The commentators of the Marseille tradition (Marteau, Unger, Flornoy, Camoin, Jodorowsky, et. al) agree in a few directions:
- Regard the trumps as a whole, not as a series of individual images.
- Pay attention to the characters' gestures and glances.
In the Marseille tarot the gestures of the characters we see in the cards aren't independent occurrences. We see these gestures, details and elements, repeated from card to card in consistent patterns. The Marseille tarot is a tool for experience. In a sense, we could speak here of a kind of visual magic, based on two traditional strategies:
- Visual similarity
- Visual proximity
The Marseille tarot "spells" ideas by presenting us with the recurrence of signs. Elements that look the same are thought to be conceptually related. Elements that occupy the same position in the cards are thought to be conceptually related.

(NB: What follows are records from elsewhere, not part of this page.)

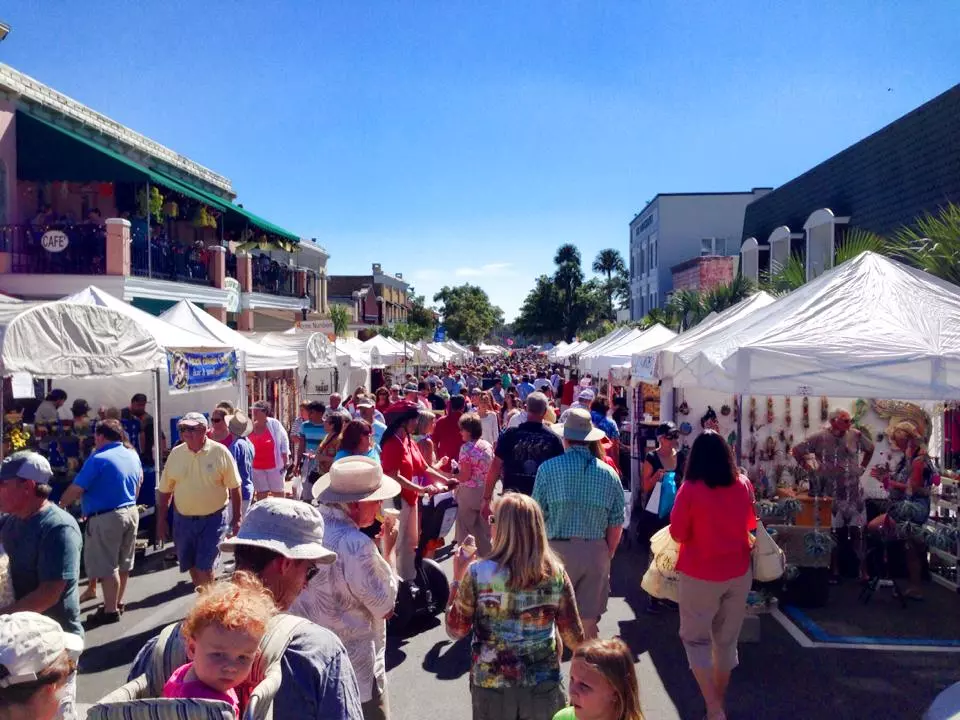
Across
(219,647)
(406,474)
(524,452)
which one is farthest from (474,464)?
(219,647)

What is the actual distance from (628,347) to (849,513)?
921 cm

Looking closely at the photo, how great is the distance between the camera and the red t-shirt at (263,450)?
955 cm

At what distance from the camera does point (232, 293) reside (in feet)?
70.4

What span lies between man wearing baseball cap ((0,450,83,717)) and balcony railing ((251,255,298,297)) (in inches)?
812

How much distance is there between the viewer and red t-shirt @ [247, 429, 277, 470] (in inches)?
376

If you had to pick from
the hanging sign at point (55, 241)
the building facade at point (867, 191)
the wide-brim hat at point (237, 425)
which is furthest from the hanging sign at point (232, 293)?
the building facade at point (867, 191)

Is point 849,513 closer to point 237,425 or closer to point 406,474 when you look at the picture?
point 406,474

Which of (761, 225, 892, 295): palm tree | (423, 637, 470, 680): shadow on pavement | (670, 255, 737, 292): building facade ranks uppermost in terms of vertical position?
(670, 255, 737, 292): building facade

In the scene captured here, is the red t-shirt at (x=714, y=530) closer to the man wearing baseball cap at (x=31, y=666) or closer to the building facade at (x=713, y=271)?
the man wearing baseball cap at (x=31, y=666)

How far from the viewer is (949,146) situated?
596 inches

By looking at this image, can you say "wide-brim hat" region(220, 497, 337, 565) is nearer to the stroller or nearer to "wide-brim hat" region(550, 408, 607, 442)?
"wide-brim hat" region(550, 408, 607, 442)

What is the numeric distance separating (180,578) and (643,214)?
46.5 m

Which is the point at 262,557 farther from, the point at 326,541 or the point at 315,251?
the point at 315,251

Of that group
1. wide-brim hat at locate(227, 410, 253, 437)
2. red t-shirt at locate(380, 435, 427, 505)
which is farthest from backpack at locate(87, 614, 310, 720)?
wide-brim hat at locate(227, 410, 253, 437)
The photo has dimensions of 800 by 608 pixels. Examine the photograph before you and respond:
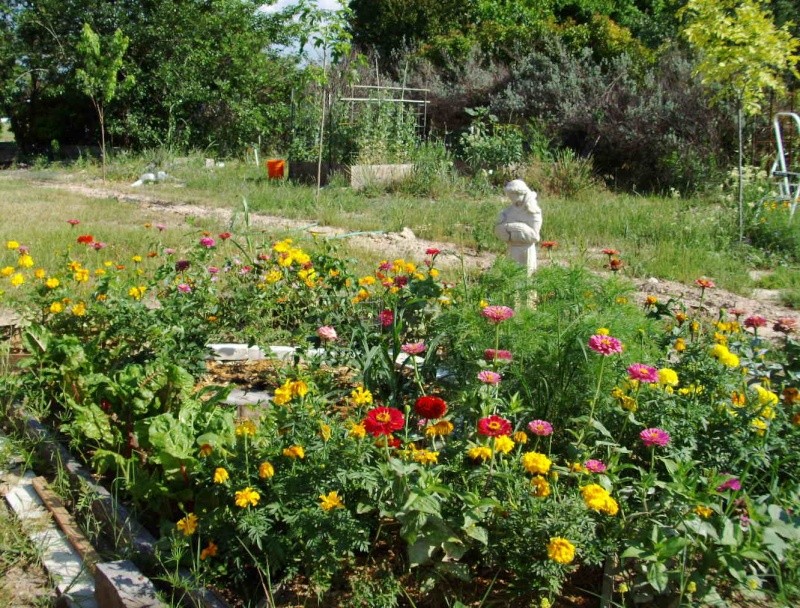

An additional direction which I personally find worth exploring but that has received very little attention is wordplay. Tchalai Unger writes about it with some detail, showing us how LE MAT (another name for The Fool) is a word that suggests "fool" but also "mast", "matte" and death (as in "check mate"). Jodorowsky also points out how some of the trumps names are actual puns, like LE PENDU, which in French can be heard equally as "the hanged one" or "hard bread."
Once we consider wordplay, we open a door to a rich French tradition of both verbal and visual punning that would take us far back, to Rabelais, Rene Marot, medieval heraldry and all of their successive heirs: Gerard de Nerval, Jean-Pierre Brisset, Alfred Jarry, Raymond Roussel, the Surrealists, the Oulipians, and also esoteric writers like Grasset de Orcet, Rene Guenon and the mythical Fulcanelli. All of them were very much aware of the nature of wordplay as an engine for meditation and thought. Understood within that lineage, the Marseille tarot becomes a tool to unlock the mind to the multiversality of signs.